[Data extracts]
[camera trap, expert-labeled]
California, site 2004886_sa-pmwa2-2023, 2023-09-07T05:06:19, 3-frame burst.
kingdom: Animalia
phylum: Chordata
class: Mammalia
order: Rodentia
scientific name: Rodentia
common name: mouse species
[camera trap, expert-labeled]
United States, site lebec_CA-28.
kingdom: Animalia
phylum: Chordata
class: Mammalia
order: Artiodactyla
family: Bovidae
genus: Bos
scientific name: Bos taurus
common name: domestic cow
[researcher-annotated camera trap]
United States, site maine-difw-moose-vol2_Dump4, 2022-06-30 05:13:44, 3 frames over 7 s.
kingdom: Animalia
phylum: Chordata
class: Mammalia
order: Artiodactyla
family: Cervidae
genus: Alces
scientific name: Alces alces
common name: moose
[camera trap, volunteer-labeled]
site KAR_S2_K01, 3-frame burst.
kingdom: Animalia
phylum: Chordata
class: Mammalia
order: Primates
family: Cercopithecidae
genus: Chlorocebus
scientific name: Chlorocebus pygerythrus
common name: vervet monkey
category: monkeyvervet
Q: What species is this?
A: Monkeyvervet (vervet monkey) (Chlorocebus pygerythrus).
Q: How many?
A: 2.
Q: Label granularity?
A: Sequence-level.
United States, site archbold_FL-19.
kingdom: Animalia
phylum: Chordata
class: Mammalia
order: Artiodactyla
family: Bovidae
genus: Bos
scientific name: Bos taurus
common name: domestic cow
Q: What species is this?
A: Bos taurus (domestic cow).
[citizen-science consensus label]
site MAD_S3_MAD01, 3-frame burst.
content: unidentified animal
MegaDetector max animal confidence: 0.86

[What is needed] Copy each entry exactly. Omit none.

[Expected output]
[camera trap, expert-labeled]
California, site 2004886_sa-pmwa2-2023, 2023-09-07T05:06:19, 3-frame burst.
kingdom: Animalia
phylum: Chordata
class: Mammalia
order: Rodentia
scientific name: Rodentia
common name: mouse species
[camera trap, expert-labeled]
United States, site lebec_CA-28.
kingdom: Animalia
phylum: Chordata
class: Mammalia
order: Artiodactyla
family: Bovidae
genus: Bos
scientific name: Bos taurus
common name: domestic cow
[researcher-annotated camera trap]
United States, site maine-difw-moose-vol2_Dump4, 2022-06-30 05:13:44, 3 frames over 7 s.
kingdom: Animalia
phylum: Chordata
class: Mammalia
order: Artiodactyla
family: Cervidae
genus: Alces
scientific name: Alces alces
common name: moose
[camera trap, volunteer-labeled]
site KAR_S2_K01, 3-frame burst.
kingdom: Animalia
phylum: Chordata
class: Mammalia
order: Primates
family: Cercopithecidae
genus: Chlorocebus
scientific name: Chlorocebus pygerythrus
common name: vervet monkey
category: monkeyvervet
Q: What species is this?
A: Monkeyvervet (vervet monkey) (Chlorocebus pygerythrus).
Q: How many?
A: 2.
Q: Label granularity?
A: Sequence-level.
United States, site archbold_FL-19.
kingdom: Animalia
phylum: Chordata
class: Mammalia
order: Artiodactyla
family: Bovidae
genus: Bos
scientific name: Bos taurus
common name: domestic cow
Q: What species is this?
A: Bos taurus (domestic cow).
[citizen-science consensus label]
site MAD_S3_MAD01, 3-frame burst.
content: unidentified animal
MegaDetector max animal confidence: 0.86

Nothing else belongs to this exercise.